Priming and balance of soil organic carbon differ with additive C:N ratios and long-term green manuring

Abstract

The input of organic C strongly alters the magnitude and direction of the microbial mineralization of soil organic matter (SOM), a phenomenon known as the “priming effect” (PE). The C:N ratios of additives are expected to affect the intensity of PE as it balances the C and N requirements of microbial growth. Growing of green manure (GM) crops in agricultural system strongly regulates PE intensity as it enhances the level and stability of SOM. However, the driving factors of additive C:N ratios and long-term GM crops on PE remain unclear. We addressed this knowledge gap by performing a 92-day incubation of 10-year summer fallow-wheat and GM-wheat soils by adding mixtures of ¹³C-labelled glucose and ammonium sulfate differing in the C:N ratio (15 vs. 50). The PE was increased by 148–288 % due to the high C:N ratio of the added mixtures, indicating that the quality of input exerted effects on the PE across the two soils.
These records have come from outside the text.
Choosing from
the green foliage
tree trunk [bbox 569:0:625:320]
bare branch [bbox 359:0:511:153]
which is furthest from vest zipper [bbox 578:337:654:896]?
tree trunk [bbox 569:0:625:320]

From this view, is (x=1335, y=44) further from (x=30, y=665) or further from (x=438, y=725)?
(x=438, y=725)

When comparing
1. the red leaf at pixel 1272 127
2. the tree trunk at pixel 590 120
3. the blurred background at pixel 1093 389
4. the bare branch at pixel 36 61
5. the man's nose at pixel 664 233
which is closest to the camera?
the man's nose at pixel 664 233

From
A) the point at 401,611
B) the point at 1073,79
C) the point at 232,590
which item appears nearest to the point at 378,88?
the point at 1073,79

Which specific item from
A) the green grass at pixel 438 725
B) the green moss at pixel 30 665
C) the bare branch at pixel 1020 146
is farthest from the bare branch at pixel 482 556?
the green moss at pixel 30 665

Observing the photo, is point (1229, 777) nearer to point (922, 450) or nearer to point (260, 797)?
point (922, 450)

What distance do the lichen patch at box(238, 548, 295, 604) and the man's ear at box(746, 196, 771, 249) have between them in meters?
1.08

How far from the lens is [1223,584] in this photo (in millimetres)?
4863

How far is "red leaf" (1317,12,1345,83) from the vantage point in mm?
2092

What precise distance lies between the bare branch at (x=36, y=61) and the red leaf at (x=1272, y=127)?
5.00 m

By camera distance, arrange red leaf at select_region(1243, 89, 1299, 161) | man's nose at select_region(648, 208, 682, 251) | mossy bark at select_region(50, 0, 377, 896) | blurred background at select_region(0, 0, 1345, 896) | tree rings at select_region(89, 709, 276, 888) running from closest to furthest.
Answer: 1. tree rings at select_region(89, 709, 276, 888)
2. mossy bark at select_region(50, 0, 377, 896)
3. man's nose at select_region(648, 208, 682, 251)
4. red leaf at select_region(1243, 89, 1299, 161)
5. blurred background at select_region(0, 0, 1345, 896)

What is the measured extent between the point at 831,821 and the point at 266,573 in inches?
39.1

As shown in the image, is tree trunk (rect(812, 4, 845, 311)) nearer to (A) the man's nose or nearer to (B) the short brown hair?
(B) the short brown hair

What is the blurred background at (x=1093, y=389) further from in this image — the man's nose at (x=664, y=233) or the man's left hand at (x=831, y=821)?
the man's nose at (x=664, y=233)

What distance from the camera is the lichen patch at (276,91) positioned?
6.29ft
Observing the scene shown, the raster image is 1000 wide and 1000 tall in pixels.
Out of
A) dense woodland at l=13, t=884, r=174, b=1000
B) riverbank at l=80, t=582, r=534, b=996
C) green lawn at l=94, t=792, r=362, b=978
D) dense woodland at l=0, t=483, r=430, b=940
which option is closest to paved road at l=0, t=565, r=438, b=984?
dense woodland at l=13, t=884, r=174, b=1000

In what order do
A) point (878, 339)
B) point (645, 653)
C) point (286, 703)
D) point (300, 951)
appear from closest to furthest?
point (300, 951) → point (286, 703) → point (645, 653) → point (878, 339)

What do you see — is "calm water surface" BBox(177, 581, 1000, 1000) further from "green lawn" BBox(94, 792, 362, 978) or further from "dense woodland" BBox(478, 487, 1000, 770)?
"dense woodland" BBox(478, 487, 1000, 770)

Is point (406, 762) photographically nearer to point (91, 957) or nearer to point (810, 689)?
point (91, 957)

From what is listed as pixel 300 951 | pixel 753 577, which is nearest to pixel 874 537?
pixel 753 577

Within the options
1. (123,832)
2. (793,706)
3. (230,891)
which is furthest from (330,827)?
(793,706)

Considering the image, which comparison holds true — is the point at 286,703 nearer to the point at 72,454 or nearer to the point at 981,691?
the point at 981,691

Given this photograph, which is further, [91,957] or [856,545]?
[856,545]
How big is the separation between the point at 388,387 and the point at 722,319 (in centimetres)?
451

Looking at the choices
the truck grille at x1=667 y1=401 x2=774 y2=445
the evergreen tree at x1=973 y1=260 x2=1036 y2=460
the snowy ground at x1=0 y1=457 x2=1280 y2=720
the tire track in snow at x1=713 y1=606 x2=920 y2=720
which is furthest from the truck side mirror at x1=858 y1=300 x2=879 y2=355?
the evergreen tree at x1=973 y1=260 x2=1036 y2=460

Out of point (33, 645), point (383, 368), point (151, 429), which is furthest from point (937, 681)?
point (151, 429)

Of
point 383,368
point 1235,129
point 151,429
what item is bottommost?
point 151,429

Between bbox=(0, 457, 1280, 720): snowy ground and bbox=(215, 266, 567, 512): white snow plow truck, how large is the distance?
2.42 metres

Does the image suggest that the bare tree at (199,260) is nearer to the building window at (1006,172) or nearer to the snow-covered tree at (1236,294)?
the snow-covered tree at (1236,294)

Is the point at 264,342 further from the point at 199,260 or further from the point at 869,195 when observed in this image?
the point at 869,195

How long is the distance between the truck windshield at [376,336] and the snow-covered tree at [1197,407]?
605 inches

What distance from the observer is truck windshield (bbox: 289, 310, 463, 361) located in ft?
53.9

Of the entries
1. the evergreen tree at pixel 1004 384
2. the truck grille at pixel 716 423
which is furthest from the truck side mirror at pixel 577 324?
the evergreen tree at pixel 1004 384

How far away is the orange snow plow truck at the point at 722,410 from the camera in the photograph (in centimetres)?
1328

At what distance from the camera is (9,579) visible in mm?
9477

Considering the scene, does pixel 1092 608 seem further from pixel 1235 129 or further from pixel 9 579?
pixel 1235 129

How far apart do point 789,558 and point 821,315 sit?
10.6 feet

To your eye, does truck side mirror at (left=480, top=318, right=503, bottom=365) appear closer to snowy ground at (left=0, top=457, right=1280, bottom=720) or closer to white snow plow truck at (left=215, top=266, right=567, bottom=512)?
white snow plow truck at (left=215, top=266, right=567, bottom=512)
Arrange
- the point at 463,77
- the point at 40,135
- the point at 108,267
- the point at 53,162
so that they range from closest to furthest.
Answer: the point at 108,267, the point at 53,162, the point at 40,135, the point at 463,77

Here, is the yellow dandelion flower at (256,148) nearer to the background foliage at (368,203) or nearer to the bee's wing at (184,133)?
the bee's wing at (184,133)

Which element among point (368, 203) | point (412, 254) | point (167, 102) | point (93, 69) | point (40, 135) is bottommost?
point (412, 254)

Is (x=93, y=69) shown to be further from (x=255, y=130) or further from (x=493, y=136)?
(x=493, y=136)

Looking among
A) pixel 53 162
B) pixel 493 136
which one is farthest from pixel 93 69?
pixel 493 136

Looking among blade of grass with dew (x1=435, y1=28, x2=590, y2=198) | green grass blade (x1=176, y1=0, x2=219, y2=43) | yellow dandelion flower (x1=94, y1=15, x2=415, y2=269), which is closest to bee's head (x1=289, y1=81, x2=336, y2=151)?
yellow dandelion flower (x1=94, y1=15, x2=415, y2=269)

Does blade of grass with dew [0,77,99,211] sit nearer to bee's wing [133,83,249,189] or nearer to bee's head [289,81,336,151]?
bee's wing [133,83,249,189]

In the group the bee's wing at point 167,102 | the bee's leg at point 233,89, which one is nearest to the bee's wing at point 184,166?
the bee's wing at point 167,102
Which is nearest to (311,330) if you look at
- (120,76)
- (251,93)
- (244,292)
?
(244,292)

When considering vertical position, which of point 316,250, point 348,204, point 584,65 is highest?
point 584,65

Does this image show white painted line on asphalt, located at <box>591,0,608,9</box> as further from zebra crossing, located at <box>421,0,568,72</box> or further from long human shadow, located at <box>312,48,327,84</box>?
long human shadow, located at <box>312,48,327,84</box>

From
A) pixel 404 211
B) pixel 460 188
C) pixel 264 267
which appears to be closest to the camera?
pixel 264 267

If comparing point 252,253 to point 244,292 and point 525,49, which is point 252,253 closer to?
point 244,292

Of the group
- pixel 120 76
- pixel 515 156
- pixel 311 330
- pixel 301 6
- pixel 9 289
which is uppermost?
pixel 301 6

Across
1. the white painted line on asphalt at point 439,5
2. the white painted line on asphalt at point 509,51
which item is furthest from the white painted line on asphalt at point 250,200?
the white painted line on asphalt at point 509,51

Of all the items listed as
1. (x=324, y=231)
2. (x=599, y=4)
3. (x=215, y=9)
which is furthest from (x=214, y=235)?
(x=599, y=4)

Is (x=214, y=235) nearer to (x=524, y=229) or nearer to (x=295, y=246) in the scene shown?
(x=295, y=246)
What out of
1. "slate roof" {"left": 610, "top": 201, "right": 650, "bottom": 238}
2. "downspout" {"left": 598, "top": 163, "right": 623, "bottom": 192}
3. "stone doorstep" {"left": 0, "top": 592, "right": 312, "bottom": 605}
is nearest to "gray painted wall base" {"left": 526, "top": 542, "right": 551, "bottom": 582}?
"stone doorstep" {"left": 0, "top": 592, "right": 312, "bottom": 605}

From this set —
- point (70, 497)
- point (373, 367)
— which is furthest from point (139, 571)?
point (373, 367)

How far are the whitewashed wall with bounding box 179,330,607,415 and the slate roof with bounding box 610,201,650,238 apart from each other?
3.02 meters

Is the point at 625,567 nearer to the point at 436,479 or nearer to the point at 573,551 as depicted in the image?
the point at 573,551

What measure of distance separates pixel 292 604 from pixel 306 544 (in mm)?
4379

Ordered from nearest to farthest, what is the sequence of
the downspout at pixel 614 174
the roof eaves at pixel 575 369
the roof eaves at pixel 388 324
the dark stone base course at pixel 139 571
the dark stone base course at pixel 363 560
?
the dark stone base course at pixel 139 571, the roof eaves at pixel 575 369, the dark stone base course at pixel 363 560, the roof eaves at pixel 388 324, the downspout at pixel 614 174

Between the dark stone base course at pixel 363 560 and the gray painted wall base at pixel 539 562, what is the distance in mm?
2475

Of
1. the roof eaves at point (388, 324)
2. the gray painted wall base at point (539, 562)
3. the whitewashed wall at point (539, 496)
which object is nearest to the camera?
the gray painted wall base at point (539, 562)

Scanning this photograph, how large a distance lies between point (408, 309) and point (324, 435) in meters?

The PE of green manured (GMd) soil was increased by 23 % (p < 0.05) compared with that of summer fallow soil, as microorganisms produce extracellular enzymes such as β-glucosidase and leucine aminopeptidase to co-metabolize SOM. Nevertheless, compared with the summer fallow soil, 26 % more glucose-C was sequestered in GMd soil to compensate for C loss. We propose a conceptual model of “N mining” and “co-metabolism” to explain the effect of additive C:N ratio on PE in the soils under different GM practices. The “N mining” is the main cause of PE when the additive C:N ratio is high, and the “co-metabolism” becomes the dominant factor in long-term GMd soil with high SOM content and stability. Our findings demonstrate the importance of long-term incorporation of GM-driven changes in organic C inputs and SOM content and stability in regulating PE and soil C dynamics. Understanding the C dynamics under long-term GM practices contributes to formulate optimized agricultural strategies for promoting C sequestration and accurately predict soil C dynamics in the future.